**ЗАДАНИЕ A**:
Какая характеристика Александра Грина приводится в отрывке об отзывах о писателях-фантастах?
**ЗАДАНИЕ B**:
Подхватите отрывок об отзывах о писателях-фантастах и продолжите его после последней строки.

**ДАННЫЙ ОТРЫВОК**:
Об Евгении Замятине: "...Творчество Замятина приобретает с развитием нашего социалистического строительства все более и более остро выраженную контрреволюционную направленность".
Об Александре Грине (всегда одно и то же): "...Талантливый эпигон".
Об Андрее Платонове: "...Обнаружил ряд идеологических срывов в своих произведениях".
О Сергее Григорьеве: "...Не справляется с современными социальными заданиями".
Об Якове Окуневе: "...Создал ряд идейно расплывчатых произведений на случайные темы".
Цитировать можно еще, и еще. Но зачем? Ведь само понятие фантастика в той же Литературной Энциклопедии толковалось весьма недвусмысленно: "Изображение неправдоподобных явлений, введение вымышленных образов, не совпадающих с действительностью, ясно ощущаемое нарушение художником естественных форм, причинных связей, закономерностей природы".
Неправдоподобных...
Не совпадающих...
Вымышленных...

Собранные записи данных
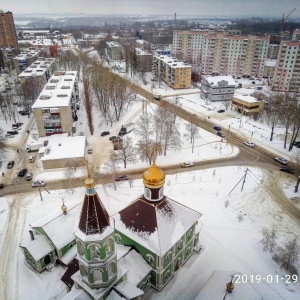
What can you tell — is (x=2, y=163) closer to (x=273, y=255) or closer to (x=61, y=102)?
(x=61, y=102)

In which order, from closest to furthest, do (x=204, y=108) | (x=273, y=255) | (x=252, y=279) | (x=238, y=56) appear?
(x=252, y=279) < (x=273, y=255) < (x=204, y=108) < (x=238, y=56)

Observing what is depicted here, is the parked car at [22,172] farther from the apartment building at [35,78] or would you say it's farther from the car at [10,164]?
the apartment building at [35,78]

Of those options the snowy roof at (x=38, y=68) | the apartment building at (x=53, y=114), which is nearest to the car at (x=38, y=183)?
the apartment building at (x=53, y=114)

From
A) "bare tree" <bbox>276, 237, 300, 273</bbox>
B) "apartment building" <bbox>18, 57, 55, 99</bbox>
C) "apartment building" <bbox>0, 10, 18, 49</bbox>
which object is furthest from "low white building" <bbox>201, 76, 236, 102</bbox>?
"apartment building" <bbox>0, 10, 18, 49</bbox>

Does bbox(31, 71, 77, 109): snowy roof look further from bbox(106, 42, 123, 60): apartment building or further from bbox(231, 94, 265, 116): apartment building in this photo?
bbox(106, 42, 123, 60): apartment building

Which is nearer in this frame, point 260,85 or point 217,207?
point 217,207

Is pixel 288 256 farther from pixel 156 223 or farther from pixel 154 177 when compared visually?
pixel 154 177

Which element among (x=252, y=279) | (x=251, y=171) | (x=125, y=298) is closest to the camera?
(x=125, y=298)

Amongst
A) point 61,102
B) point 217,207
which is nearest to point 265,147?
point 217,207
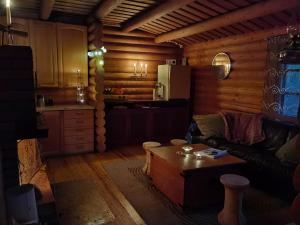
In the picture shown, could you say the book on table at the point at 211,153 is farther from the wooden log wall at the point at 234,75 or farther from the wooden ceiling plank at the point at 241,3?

**ОТВЕТ A**:
«Талантливый эпигон».

**ОТВЕТ B**:
И хотя в заключение статьи, написанной Б. Михайловским, говорилось, что все же "в рамках литературы социалистического реализма можно мыслить материалистическую фантастику, фантастику как художественную форму с реалистическим содержанием", на деле вся советская критика встречала появление фантастических произведений, как правило, враждебно. Ведь речь, черт возьми, шла о создании Нового человека. Тут нельзя было промахнуться, тут все следовало держать под контролем. Да Ольга Форш, писатель далеко не бесталанный и человечный, в романе "Сумасшедший корабль" так рассказывала о поэте, задумавшемся о будущем. "В грядущих колхозах он предполагал внедрить поэтхозы, где творческий дар – величина вот-вот математически на учете – приспособлена будет для движения тракторов, причем творцам предоставлена будет наивысшая радость петь, как "певец" Шиллера, только о чем запоется и только потому, что им невозможно не петь. Выгода отсюда будет двойная: для индустрии сила отойдет максимально, а так как благодаря счетчику-обличителю эту творческую силу подделать уже нельзя, то само собой будут выбиты из позиций и "псевдописатель" и "кум-критик". Один настоящий творец, он же двигатель трактора, взят будет на полное хозснабжение. Те же писатели, от работы которых не воспоследствует передача сил и трактора от их словес не пойдут, как профессионально себя не нашедшие, кооптированы будут в отдел ассенизации города".
– Что такое непорзач?
– Непорочное зачатие.
– Звучит тревожно.
– А вы чего хотели? Это не костяшками домино греметь.
Деятели партии тоже внимательно приглядывались к творцам.
Были у них обиды. Обиды на писателей. Обиды на фантазии последних.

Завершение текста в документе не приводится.